As far as I know, no publisher out there takes her seriously anyway.
'Underneath'
Literary Buffistas 3: Don't Parse the Blurb, Dear.
There's more to life than watching Buffy the Vampire Slayer! No. Really, there is! Honestly! Here's a place for Buffistas to come and discuss what it is they're reading, their favorite authors and poets. "Geez. Crack a book sometime."
Are you not supposed to sell those? I think the place I sell books explicitly says they do buy advance proofs and etc.
Huh, Jesse, I would be surprised at that. I know a few bookstores that buy/sell advance copies, but none that advertise doing so, since it's generally prohibited, if not outright illegal.
I will look again! Maybe it says they don't.
I have to say--I love online detective work, when it's used to ferret out frauds and not creepy stalkering stuff.
As far as I know, no publisher out there takes her seriously anyway.

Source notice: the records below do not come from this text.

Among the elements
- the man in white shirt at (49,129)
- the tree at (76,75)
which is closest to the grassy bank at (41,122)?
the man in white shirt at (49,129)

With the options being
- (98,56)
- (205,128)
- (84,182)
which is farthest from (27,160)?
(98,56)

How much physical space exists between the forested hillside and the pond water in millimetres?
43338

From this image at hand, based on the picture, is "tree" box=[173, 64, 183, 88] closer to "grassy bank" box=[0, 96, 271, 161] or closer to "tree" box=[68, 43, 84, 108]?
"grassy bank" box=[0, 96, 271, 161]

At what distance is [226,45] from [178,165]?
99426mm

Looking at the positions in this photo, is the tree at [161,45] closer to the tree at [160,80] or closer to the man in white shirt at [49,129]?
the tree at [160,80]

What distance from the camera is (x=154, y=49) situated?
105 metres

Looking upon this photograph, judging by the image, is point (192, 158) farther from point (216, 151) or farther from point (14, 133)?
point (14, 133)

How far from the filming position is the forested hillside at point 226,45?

But why then send her these free copies to review?
She's been doing it forever? There are dozens of teen book bloggers who request ARCs and get them, and most of them aren't really professional. All I know is we never used her reviews for any of the romances of ours she reviewed.
This is one of the reason publishers have gone to NetGalley for review purposes. It's cheaper, and it means fewer physical copies of the books are floating around.
Didn't need to say it twice.
Our local independent bookseller has been donating boxes and boxes of ARCs to the kids' school library. We love them! I got 2 grocery bags full of 8-12 year old books this morning.
Duma Key is destroying me. Thanks for telling me to stick with it! It really did improve as it went along, and this last third is the King I was expecting and hoping for, but I don't know if it would be this effective if I hadn't spent so much time getting to know and like these characters.
Really sad about Ilsa. Even though I knew it was coming, I thought that maybe somehow there would be a twist and he'd save her. "Fuuuuuuuuuuuuuuck!!" I yelled when it was finally true.
I just read The Buddha in the Attic, which is all kinds of wonderful. [link] It's a poetic little gem of a book about Japanese brides coming to America at the trun of the century. It's told in first person plural ("we"), which seems like it would become gimmicky, but it doesn't. I REALLY loved this book.